In the records below, the lines from the one with "بوشيط بتصميم عصري" through the last are to be printed exactly, and nothing else.

§ Short web captions:
|---|
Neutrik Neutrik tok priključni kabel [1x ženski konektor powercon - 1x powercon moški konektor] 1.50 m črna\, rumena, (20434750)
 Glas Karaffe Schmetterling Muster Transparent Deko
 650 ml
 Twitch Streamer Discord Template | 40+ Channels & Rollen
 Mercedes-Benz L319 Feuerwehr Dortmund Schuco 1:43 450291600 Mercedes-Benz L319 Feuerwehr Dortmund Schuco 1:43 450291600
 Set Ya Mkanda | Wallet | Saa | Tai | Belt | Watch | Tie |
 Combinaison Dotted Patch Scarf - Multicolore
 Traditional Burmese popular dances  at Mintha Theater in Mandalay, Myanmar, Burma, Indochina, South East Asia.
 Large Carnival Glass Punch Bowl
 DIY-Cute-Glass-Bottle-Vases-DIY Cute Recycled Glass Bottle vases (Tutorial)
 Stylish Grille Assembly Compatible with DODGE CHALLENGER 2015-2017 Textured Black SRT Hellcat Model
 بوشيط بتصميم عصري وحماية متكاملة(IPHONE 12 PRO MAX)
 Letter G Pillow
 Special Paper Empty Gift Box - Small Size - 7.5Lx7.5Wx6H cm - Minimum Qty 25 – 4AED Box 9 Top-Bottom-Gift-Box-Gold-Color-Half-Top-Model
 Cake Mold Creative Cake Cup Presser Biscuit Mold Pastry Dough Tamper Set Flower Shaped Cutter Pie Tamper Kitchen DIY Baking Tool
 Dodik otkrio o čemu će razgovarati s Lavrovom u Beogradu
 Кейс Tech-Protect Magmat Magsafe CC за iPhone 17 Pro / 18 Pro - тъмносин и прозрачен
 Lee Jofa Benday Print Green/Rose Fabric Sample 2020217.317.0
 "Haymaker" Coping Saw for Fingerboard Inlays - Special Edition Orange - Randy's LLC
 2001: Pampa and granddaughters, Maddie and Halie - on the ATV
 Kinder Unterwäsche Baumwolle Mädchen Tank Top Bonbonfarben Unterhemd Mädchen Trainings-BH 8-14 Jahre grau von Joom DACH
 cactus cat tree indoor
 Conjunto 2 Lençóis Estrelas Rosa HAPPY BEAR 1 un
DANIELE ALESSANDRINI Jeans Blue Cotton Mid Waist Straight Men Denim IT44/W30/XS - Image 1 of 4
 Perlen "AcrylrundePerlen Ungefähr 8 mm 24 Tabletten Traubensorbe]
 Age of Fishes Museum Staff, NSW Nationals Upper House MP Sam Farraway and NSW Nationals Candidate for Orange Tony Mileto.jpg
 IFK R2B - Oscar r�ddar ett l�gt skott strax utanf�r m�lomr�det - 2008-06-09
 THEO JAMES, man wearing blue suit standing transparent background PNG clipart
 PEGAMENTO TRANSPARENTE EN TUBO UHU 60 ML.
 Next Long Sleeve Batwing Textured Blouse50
|---|
§ Task output:
 بوشيط بتصميم عصري وحماية متكاملة(IPHONE 12 PRO MAX)
 Letter G Pillow
 Special Paper Empty Gift Box - Small Size - 7.5Lx7.5Wx6H cm - Minimum Qty 25 – 4AED Box 9 Top-Bottom-Gift-Box-Gold-Color-Half-Top-Model
 Cake Mold Creative Cake Cup Presser Biscuit Mold Pastry Dough Tamper Set Flower Shaped Cutter Pie Tamper Kitchen DIY Baking Tool
 Dodik otkrio o čemu će razgovarati s Lavrovom u Beogradu
 Кейс Tech-Protect Magmat Magsafe CC за iPhone 17 Pro / 18 Pro - тъмносин и прозрачен
 Lee Jofa Benday Print Green/Rose Fabric Sample 2020217.317.0
 "Haymaker" Coping Saw for Fingerboard Inlays - Special Edition Orange - Randy's LLC
 2001: Pampa and granddaughters, Maddie and Halie - on the ATV
 Kinder Unterwäsche Baumwolle Mädchen Tank Top Bonbonfarben Unterhemd Mädchen Trainings-BH 8-14 Jahre grau von Joom DACH
 cactus cat tree indoor
 Conjunto 2 Lençóis Estrelas Rosa HAPPY BEAR 1 un
DANIELE ALESSANDRINI Jeans Blue Cotton Mid Waist Straight Men Denim IT44/W30/XS - Image 1 of 4
 Perlen "AcrylrundePerlen Ungefähr 8 mm 24 Tabletten Traubensorbe]
 Age of Fishes Museum Staff, NSW Nationals Upper House MP Sam Farraway and NSW Nationals Candidate for Orange Tony Mileto.jpg
 IFK R2B - Oscar r�ddar ett l�gt skott strax utanf�r m�lomr�det - 2008-06-09
 THEO JAMES, man wearing blue suit standing transparent background PNG clipart
 PEGAMENTO TRANSPARENTE EN TUBO UHU 60 ML.
 Next Long Sleeve Batwing Textured Blouse50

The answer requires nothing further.